781TiP - Phase II study of everolimus and capecitabine in patients with locally advanced or metastatic hepatocellular carcinoma (HCC). Results of the first 1...

Date 30 September 2012
Event ESMO Congress 2012
Session Poster presentation II
Topics Anticancer agents
Hepatobiliary Cancers
Biological Therapy
Presenter S.A.C. Luelmo
Authors S.A.C. Luelmo1, S. Osanto2, N. Weijl3
  • 1Leiden University Medical Center (LUMC), 2300RC - Leiden/NL
  • 2Clinical Oncology, Leiden University Medical Center (LUMC), NL-2300 RC - Leiden/NL
  • 3Internal Medicine, Leiden University Medical Center (LUMC), Leiden/NL



Sorafenib is currently the only standard systemic treatment for patients with HCC. Capecitabine is one of the few chemotherapeutic agents which have demonstrated activity in patients with metastatic HCC. The PI3K-AKT-mTOR pathway plays a key role in HCC development. We investigated a combination of everolimus, an m-TOR inhibitor, and capecitabine.

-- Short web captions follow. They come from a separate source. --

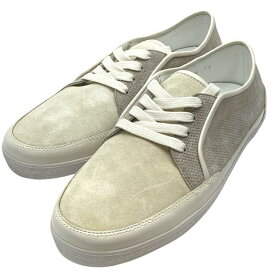 【美品】DOLCE&GABBANA ドルチェ&ガッバーナ ドルガバ CS1164 ローカットスニーカー スリッポン スエード[サイズ 7.5 (約26.5cm)]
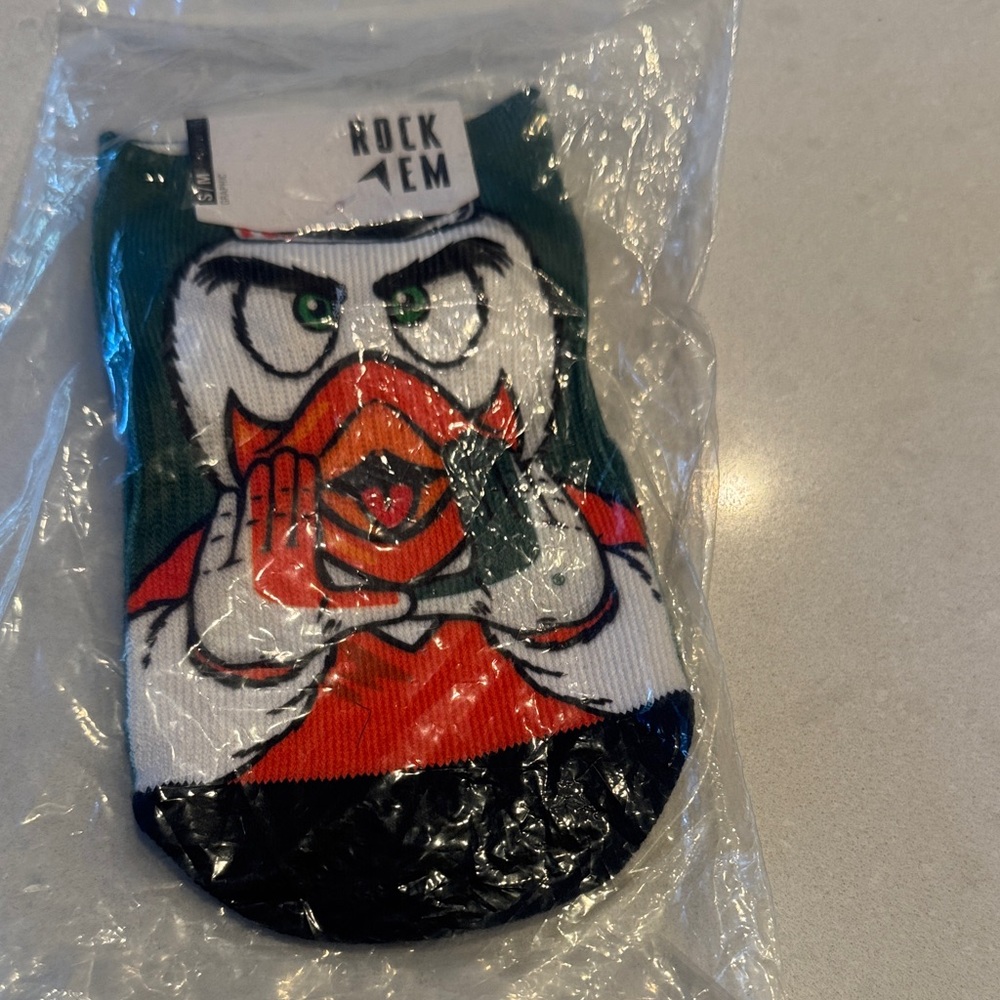 Men's Athletic Socks - Cartoon Duck Design Sebastian ibis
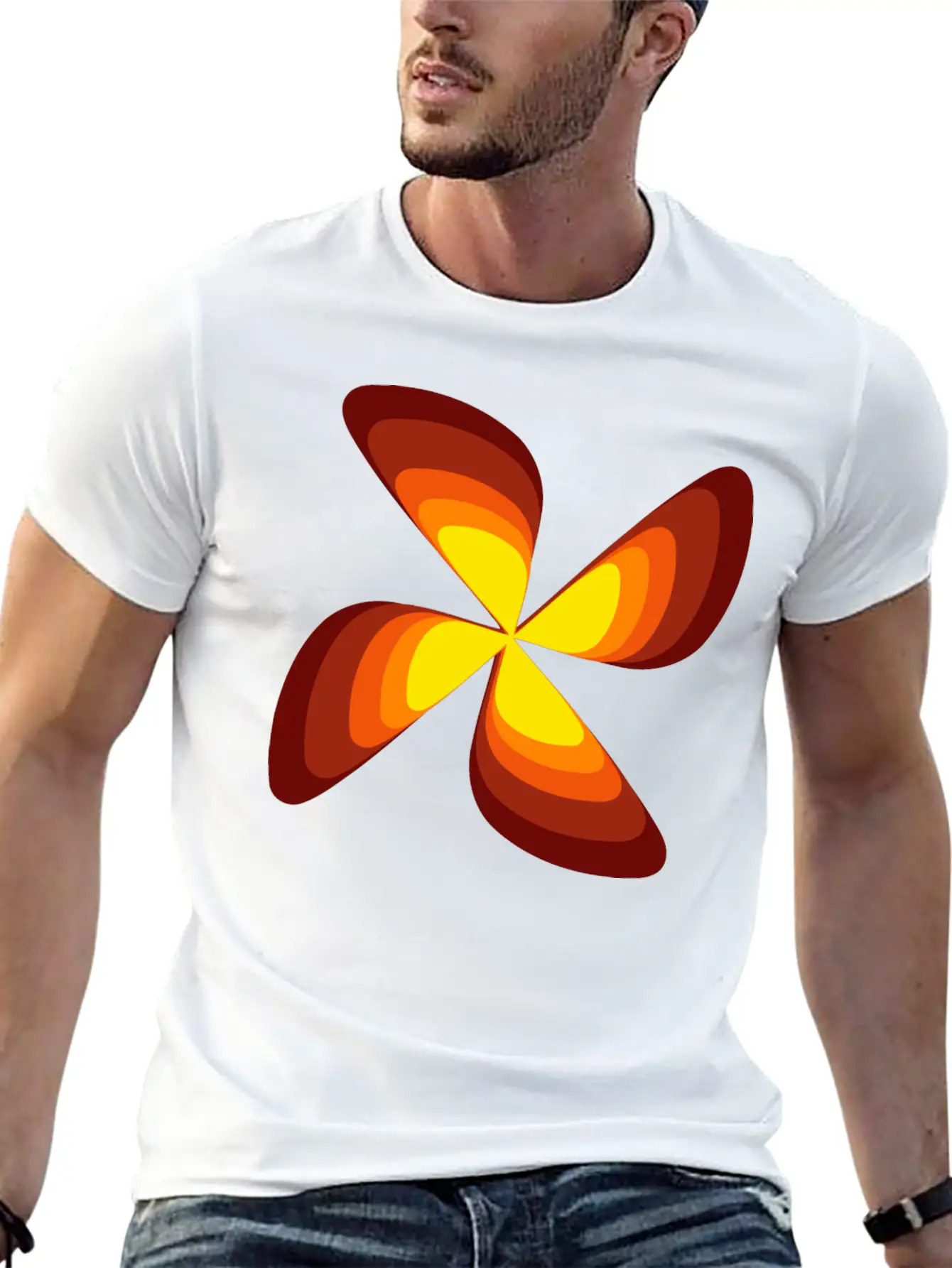 70s Flower Casual Graphic T-Shirt – Simple And Comfortable Daily Wear
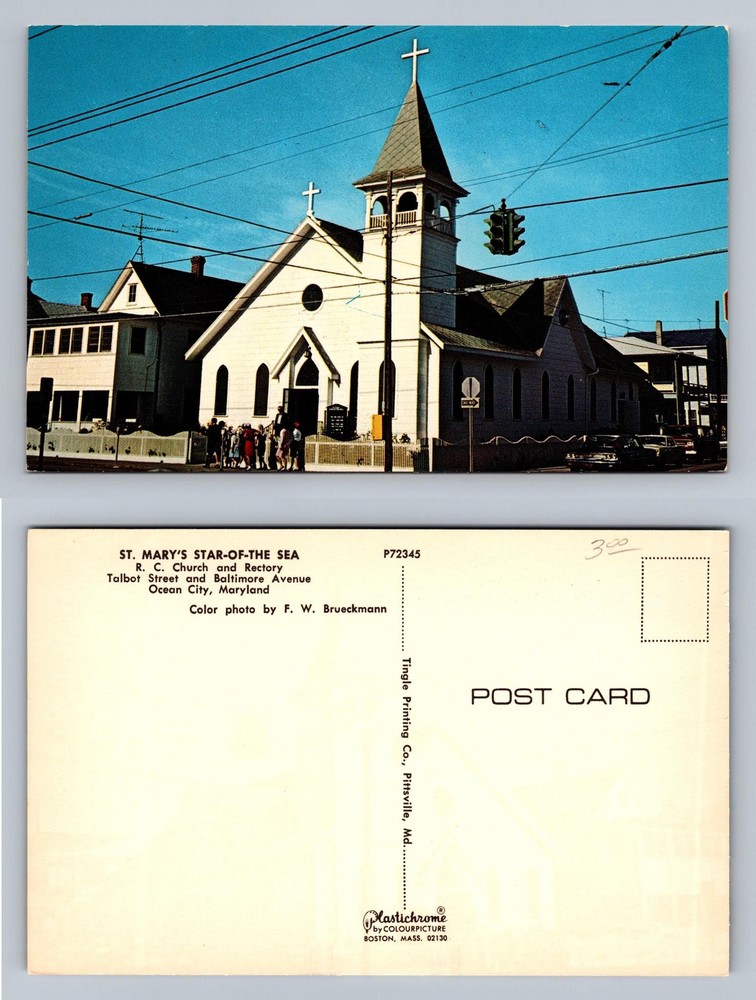 Ocean City, MD-Maryland, St. Mary's RC Church Rectory View Vintage Postcard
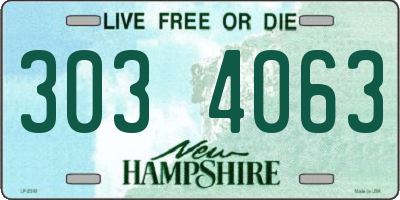 NH license plate 3034063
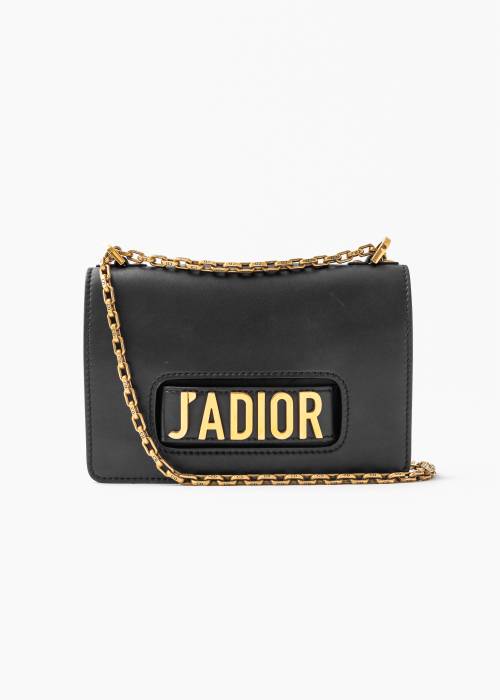 Tasche J'adior schwarz mit goldenen Details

Patients with histologically confirmed locally advanced (n = 4) or metastatic (n = 6) HCC with measurable disease who were progressive on or intolerant to sorafenib were included. Child Pugh A (n = 7) and Child Pugh B (n = 3) liver cirrhosis was accepted. Patients were treated with everolimus 2 dd 3.0 mg continuously. After a 2 week period capecitabine 2 dd 500 mg/m2 was added on a 2 week on, 1 week off schedule.


10 patients have been included of whom 2 patients are still on treatment. Of the 10 patients 7 patients were evaluable for response: best response was stable disease in 4 patients and progressive disease in 3 patients. The median progression free survival (PFS) was 3.6 months (2.7-18.5 months) for 1st line sorafenib and 3.4 months (1.3-14.7 months) for 2nd line treatment with everolimus/capecitabine. The patients who had the longest treatment on sorafenib tended to be the patients who had longer 2nd line treatment with the exception of one patient who stopped everolimus and capecitabine due to progression of liver cirrhosis. The treatment was generally well tolerated. Three patients had dose modifications due to toxicity: one for grade 2 thrombocytopenia which was partly due to underlying livercirrhosis, one for grade 2 painful mucositis of the anus and one for grade 3 oral mucositis.


The combination of everolimus and capecitabine has a reasonable toxicity profile and may show significant activity in patients with advanced HCC pretreated with sorafenib. This combination therapy warrants further investigation as a possible second line treatment for selected patients with HCC.


All authors have declared no conflicts of interest.